[Stated exercise 1]
Retype every line of the visual spatial reasoning entries verbatim, leaving out the pictures.

[Text provided]
(70bx) A Novel Multi-Dimensional Population Balance Model Incorporating Particle Size Enlargement and Drying Behavior for Fluidized Bed Spray Granulation

In the literature, many attempts can be found to describe the particle formation in fluidized bed granulation in terms of population balances, which describe the temporal change of number distribution. The particle formation in fluidized bed granulation is influenced be numerous parameters. E.g. Watano [1] observed that the moisture content in the solids is one of the most relevant particle property to control the granulation process. This leads to the conclusion that properties (here particle size and moisture content), which control the process of particle formation, should be considered in the population balance model. Consequently a multidimensional population balance model is needed.

[Stated exercise 2]
In the passage on fluidized bed spray granulation, list the first word of each sentence in the paragraph under the title.

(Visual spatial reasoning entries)
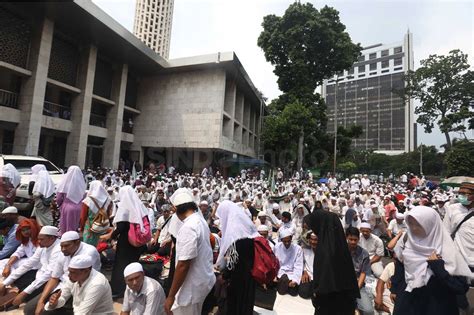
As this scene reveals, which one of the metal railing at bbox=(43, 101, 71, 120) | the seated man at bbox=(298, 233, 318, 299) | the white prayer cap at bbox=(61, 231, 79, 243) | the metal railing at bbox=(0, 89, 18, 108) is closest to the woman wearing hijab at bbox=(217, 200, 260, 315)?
the white prayer cap at bbox=(61, 231, 79, 243)

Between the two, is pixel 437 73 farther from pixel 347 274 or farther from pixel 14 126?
pixel 14 126

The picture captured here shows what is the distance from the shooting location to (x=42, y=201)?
3982 millimetres

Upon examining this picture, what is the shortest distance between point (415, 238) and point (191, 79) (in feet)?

[Final answer 1]
As this scene reveals, which one of the metal railing at bbox=(43, 101, 71, 120) | the seated man at bbox=(298, 233, 318, 299) | the white prayer cap at bbox=(61, 231, 79, 243) | the metal railing at bbox=(0, 89, 18, 108) is closest to the woman wearing hijab at bbox=(217, 200, 260, 315)?
the white prayer cap at bbox=(61, 231, 79, 243)

Between the two, is pixel 437 73 farther from pixel 347 274 or farther from pixel 14 126?
pixel 14 126

The picture captured here shows what is the distance from the shooting location to (x=42, y=201)?
3982 millimetres

Upon examining this picture, what is the shortest distance between point (415, 238) and point (191, 79) (in feet)?

[Final answer 2]
In, The, E.g., This, Consequently